Kader Abderrahim : Je persiste à penser que cette hypothèse d’un 5e mandat est une folie, du point de vue même du régime alors même qu’il a la possibilité de s’offrir une porte de sortie sans trop perdre la face. Hier on annonçait déjà qu’il y aurait probablement une annonce officielle dans le journal de 20 heures à Alger, ça n’a pas été le cas. Il semblerait que dans les coulisses les négociations se poursuivent entre le clan présidentiel et ceux qu’on appelle en Algérie les "décideurs", que ce soit des militaires ou des hommes politiques influents, ou même des oligarques. Par conséquent, je crois que la pièce n’est pas totalement terminée.

Quelles sont les alternatives pour le clan présidentiel ?

L’opposition n’est pas parvenue à s’entendre, on voit bien qu’ils ne sont pas à la hauteur des enjeux de ce que les Algériens leur demandent, après des mobilisations de plusieurs semaines qui se chiffrent aujourd’hui en millions de personnes. L’alternative est assez limitée. Il ne faut pas se faire d’illusion : dans un premier temps s’il doit y avoir une alternative, elle viendra de l’intérieur même du régime. Pour le moment, je crois que c’est ce qui est en train de se jouer, de se négocier dans les coulisses.
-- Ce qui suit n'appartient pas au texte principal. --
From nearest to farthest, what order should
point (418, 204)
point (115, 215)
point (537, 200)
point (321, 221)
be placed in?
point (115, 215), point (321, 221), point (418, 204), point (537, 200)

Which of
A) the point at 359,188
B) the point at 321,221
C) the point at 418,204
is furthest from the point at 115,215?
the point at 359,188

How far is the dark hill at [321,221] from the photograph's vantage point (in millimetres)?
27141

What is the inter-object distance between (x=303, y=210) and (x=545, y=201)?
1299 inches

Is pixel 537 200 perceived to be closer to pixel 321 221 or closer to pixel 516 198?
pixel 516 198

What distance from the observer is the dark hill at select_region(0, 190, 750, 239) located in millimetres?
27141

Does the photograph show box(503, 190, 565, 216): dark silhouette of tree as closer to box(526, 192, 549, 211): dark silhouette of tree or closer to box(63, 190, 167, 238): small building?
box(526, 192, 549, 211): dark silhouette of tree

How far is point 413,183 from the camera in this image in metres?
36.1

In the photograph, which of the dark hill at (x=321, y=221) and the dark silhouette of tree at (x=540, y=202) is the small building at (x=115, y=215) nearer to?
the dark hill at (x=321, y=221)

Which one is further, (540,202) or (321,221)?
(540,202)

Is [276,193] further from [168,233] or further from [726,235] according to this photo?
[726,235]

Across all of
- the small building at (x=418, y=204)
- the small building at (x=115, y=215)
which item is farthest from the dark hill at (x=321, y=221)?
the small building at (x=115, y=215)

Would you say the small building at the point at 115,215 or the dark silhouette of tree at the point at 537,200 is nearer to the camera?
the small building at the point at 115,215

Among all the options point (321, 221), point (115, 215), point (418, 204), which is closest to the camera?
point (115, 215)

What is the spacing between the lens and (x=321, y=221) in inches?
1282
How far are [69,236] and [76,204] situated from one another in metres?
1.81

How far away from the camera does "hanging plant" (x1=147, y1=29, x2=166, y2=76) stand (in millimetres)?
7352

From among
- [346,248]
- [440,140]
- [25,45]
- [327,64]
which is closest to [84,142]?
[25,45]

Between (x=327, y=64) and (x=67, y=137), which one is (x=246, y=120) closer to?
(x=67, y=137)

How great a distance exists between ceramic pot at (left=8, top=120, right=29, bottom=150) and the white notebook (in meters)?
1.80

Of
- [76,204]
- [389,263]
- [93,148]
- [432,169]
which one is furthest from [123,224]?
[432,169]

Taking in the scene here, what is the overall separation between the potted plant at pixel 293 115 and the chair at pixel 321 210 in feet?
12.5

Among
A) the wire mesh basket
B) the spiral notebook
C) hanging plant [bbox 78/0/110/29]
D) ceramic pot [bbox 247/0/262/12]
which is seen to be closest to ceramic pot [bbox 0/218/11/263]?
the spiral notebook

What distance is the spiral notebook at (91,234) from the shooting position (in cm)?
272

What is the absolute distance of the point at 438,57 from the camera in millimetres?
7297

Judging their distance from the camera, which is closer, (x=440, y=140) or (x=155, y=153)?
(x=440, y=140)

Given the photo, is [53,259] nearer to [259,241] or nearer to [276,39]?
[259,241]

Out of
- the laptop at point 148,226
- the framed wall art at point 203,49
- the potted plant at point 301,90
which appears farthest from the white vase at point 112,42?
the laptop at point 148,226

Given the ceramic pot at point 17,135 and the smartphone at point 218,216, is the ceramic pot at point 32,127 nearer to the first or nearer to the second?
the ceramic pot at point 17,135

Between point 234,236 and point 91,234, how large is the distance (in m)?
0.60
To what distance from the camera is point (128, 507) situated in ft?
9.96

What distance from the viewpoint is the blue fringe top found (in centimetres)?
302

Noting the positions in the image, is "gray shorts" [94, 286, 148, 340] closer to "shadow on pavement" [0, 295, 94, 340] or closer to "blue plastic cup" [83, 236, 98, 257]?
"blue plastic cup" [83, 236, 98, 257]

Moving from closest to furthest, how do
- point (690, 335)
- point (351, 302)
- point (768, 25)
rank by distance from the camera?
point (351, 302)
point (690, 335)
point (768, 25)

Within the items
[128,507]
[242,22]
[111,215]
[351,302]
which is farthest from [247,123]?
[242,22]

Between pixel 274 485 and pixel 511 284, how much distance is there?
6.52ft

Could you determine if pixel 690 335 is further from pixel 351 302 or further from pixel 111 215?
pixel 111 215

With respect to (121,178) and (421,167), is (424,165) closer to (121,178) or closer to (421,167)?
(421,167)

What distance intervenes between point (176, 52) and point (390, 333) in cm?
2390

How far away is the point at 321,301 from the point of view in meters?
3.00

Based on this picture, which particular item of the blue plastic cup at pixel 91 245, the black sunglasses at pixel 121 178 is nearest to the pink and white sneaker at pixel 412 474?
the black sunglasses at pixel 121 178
L’hypothèse qui semblerait la plus crédible serait un report de l’élection présidentielle, avec un Conseil constitutionnel qui déclencherait l’article 88 et qui déclarerait que le président de la République est empêché pour raison grave et pour maladie. Cela permettrait à chacun de sortir par la grande porte, de gagner du temps et de se préparer à un véritable scrutin.

Reporter l’élection, ce ne serait pas de nature à frustrer les gens qui sont descendus dans les rues ?

Cette mobilisation est importante, soudaine, imprévue, mais pour le moment on n’y voit pas de tête ou de leader qui aurait émergé. Par conséquent, c’est compliqué pour elle de peser sur le cours des événements en mettant en avant une personnalité qui pourrait incarner une alternance. L’opposition est constituée de partis anciens. Les islamistes aussi, aujourd’hui éclatés et en grande partie discrédités parce qu’ils ont été intégrés par Bouteflika dans le jeu politique algérien. Ces islamistes ont aussi été corrompus, et donc aux yeux de la population ils sont assez décrédibilisés et ne constituent plus aujourd’hui une alternative au régime en place.